Casi, Casi...voy y lo devuelvo al lugar. No olviden que Casimiro
es un perro viejo, medio ciego, de mas de doce años, lo botaron por
viejo, enfermo y desnutrido, hoy está hecho una exquisitez, pero sigue
siendo viejo, quizás al verlo en las condiciones que yo lo ví, alguien
me llame para adoptarlo...déjenme soñarlo por favor. Yo tengo fe.

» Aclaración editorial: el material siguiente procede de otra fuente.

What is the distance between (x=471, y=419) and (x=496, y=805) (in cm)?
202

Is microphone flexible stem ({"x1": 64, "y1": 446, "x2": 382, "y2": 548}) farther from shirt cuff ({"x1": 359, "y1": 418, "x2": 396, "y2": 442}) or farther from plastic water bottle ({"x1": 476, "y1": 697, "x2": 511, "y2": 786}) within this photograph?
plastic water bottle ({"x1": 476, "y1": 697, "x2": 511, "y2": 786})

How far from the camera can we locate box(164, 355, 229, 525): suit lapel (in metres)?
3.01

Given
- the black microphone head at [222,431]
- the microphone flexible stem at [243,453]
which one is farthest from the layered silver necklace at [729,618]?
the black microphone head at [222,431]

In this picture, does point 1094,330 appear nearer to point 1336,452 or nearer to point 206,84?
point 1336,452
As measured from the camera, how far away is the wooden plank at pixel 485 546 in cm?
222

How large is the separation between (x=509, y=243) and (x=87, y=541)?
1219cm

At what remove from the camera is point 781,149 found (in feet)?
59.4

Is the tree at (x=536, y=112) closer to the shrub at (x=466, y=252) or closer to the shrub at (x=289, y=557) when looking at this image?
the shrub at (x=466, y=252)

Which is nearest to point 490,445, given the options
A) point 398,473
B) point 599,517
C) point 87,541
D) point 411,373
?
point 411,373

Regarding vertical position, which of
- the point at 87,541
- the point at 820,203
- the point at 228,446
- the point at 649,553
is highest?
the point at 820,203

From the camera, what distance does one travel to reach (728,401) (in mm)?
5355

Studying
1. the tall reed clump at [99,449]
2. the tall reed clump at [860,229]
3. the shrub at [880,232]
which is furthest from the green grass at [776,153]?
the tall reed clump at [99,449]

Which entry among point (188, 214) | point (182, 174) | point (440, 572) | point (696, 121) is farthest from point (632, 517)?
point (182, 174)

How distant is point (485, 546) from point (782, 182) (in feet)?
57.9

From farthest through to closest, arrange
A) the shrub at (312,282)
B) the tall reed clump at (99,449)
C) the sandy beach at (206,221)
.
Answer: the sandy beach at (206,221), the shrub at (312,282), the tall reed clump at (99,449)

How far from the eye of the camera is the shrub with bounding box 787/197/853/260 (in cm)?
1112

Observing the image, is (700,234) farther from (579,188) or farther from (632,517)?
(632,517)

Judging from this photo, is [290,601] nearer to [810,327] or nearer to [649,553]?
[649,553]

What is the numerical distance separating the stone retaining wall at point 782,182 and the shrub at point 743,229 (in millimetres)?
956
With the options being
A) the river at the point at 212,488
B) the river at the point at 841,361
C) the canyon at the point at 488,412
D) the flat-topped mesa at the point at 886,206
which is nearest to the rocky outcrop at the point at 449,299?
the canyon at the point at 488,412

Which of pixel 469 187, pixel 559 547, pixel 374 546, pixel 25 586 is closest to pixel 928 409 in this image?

Gracias Mireya por tus intenciones.
Hoy Pirque registró la mas
baja de las temperaturas -4.5º de frío. Ellos están allá esperando por
alguno de ustedes, por lo que creen en lo que hago, por los que confían
en este amor que siento hacia ellos. Lo mío no es fanatismo, sino
AMOR...si hay alguien que me quiera quitar este amor, que lo haga, así
ya no me sentiría tan impotente ante sus desgracias...pero mi lucha
verdadera es la TENENCIA RESPONSABLE DE MASCOTAS.
La
noche rápidamente se deja caer sobre los cerros de San José y San Juan
de Pirque, el hielo se siente en mi respiración, paso a buscar a una
perrita que fue abandonada en el sector hace dos semanas, nadie la ha
visto, por lo menos hoy había alguien especial que la esperaba para
acurrucarla entre sus brazos, para darle cariño y protección...así es
el camino, un día están, y al otro no. No la encontré, quizás murió de
hipotermia sin que nadie lo supiera.